Er gebeurt veel op de Noordzee rondom de aanleg van offshore windmolenparken. Dit artikel geeft een overzicht van de huidige situatie op het Nederlandse deel van de Noordzee, een vooruitblik tot 2030 en een inkijkje in de periode daarna. Daarnaast geeft dit artikel ook een overzicht van de offshore windplannen van enkele andere Europese lidstaten rond de Noordzee.
Plannen Nederlandse deel Noordzee
Opwekking van duurzame energie is voor het kabinet een “activiteit van nationaal belang”. Daarom reserveert het kabinet ruimte op zee voor deze activiteit. Het kabinet kiest voor een aantal grote windparken en wijst de locaties aan. Vervolgens is het aan de markt om de windparken daadwerkelijk te bouwen en onderhouden.

In het Nederlandse deel van de Noordzee zijn zeven windparken in gebruik. Een overzicht van deze windparken kun je in onderstaande tabel vinden.

Gezamenlijk leveren deze zeven windparken in totaal met 462 turbines een totaal vermogen van ongeveer 2,5 gigawatt (GW) stroom. Het vermogen van windenergie op zee moet in 2023 gegroeid zijn naar 4.5 GW. Hieronder zie je een overzicht van de huidige planning voor de bouw van nieuwe windparken.

Op grond van het klimaatakkoord moet daar tussen 2024 en 2030 voor nog eens 7 GW aan extra windparken op zee bij komen. Het totaal gaat daarmee van 4,5 GW naar 11.5 GW. Inmiddels is het Rijk druk bezig met de ‘Vervolgroutekaart windenergie 2024 – 2030′. Een overzicht van de plannen tot 2030 is te vinden in onderstaande tabel.

===============

▸ UIT TE VOEREN TAKEN
(A) Welk totaal vermogen leveren de windparken die momenteel in gebruik zijn, volgens de tekst over windenergie op zee?
(B) Geef het vervolg van de tekst over windenergie op zee, aansluitend op de laatste zin.

▸ GEGEVENSVERZAMELING
===============

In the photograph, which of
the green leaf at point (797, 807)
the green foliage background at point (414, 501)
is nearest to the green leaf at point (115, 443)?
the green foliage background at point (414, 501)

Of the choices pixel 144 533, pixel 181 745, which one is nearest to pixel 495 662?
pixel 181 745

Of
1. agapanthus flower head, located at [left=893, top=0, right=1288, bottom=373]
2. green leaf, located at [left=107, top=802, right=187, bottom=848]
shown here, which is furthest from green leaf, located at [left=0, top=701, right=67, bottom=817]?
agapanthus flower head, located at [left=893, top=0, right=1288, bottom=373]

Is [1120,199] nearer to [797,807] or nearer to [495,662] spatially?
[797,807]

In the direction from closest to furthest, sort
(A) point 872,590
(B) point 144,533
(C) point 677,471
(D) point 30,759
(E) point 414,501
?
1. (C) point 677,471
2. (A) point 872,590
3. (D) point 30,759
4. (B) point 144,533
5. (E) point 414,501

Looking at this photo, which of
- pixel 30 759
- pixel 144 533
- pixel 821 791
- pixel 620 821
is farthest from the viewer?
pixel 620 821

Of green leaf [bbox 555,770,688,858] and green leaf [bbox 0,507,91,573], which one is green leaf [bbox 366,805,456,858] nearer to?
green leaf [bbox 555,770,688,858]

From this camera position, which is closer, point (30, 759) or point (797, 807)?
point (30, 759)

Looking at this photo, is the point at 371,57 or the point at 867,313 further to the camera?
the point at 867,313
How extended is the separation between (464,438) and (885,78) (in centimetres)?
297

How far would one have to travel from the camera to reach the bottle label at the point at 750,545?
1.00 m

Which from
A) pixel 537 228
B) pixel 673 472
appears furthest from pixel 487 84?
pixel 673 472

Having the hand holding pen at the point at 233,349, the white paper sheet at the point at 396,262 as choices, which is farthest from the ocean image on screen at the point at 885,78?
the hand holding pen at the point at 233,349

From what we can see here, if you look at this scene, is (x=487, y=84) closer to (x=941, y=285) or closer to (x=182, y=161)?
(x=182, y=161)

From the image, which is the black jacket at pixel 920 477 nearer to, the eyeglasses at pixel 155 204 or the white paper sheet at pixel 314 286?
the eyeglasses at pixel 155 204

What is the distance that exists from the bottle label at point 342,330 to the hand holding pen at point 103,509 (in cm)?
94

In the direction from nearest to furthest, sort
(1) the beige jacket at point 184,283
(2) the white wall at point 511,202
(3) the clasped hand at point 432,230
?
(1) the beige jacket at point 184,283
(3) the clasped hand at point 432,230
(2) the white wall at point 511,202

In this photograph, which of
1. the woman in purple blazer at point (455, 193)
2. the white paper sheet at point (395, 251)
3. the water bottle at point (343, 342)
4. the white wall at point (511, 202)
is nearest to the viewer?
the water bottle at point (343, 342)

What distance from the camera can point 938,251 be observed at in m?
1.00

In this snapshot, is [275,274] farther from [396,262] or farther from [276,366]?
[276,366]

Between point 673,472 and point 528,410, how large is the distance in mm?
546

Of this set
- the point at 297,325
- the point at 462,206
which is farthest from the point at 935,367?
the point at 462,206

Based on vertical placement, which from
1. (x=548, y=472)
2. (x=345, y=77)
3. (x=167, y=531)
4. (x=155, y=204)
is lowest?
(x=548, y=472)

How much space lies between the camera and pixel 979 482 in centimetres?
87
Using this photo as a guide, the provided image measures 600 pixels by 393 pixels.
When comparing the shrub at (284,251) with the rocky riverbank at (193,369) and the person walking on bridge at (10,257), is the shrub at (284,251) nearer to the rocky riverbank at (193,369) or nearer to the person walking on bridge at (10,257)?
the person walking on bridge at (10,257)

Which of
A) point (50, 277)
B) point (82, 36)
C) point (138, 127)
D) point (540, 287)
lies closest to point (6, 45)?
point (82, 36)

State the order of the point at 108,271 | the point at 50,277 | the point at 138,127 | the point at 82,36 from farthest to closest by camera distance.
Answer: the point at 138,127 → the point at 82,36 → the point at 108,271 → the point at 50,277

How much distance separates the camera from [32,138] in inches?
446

===============

▸ SCHRIFTELIJKE ANTWOORDEN
(A) Ongeveer 2,5 gigawatt (GW).

(B)
Huidige situatie
Buiten de aangewezen windenergiegebieden is het bouwen van windparken niet mogelijk. Binnen de aangewezen gebieden wordt alleen toestemming gegeven voor de bouw van windparken binnen de kaders van de Wet windenergie op zee. Bij de besluitvorming dient schade aan de vrije horizon, recreatie en visserij dan zo veel mogelijk beperkt te worden.
De windenergiegebieden liggen buiten de 12-mijlszone, want sommige mensen vinden dat de windmolens horizonvervuiling veroorzaken en vrezen dat de toeristensector er last van gaat krijgen. Dat kan in de toekomst veranderen. Over het algemeen geldt dat “permanent zichtbare werken”, zoals windmolens, wel kunnen worden toegestaan in de 12-mijlszone indien:
- er geen redelijke alternatieve locaties zijn;
- er geen betekenisvolle effecten optreden op de bescherming van de kust; en
- de gerelateerde activiteiten van nationaal belang zijn. Schade aan de vrije horizon, recreatie en visserij dient dan zo veel mogelijk beperkt te worden.
Het Rijk heeft een online informatiepunt over windenergie op de Noordzee gelanceerd genaamd ‘Wind op zee‘. Op deze website staat de meest actuele informatie over alle ontwikkelingen rondom offshore windparken voor het Nederlandse deel van de Noordzee. Hierbij kun je denken aan informatie over de voortgang van de huidige bouw, de plannen voor de toekomst en geplande bijeenkomsten rondom wind op zee. Daarnaast staat er op deze website ook informatie over de diverse effecten van de uitrol van windenergie op zee.

Plannen komende jaren
De Rijksoverheid regelt alle voorwaarden om windparken aan te kunnen leggen. Zo bepaalt de Rijksoverheid waar ze precies komen te staan, de vergunningen en de aansluiting op het elektriciteitsnet. De overige kosten zijn voor de partij die het windpark bouwt en exploiteert. In het verleden werden hier ook subsidies voor beschikbaar gesteld, maar de huidige windmolenparken worden aangelegd zonder subsidie.
Nieuwe parken
Blauwwind (o.a. Shell en Eneco) kreeg in 2016 de vergunning om de kavels III en IV in het windenergiegebied Borssele te exploiteren. Ørsted kreeg in datzelfde jaar een vergunning voor de kavels Borssele I en II. Deze windparken zijn nu klaar.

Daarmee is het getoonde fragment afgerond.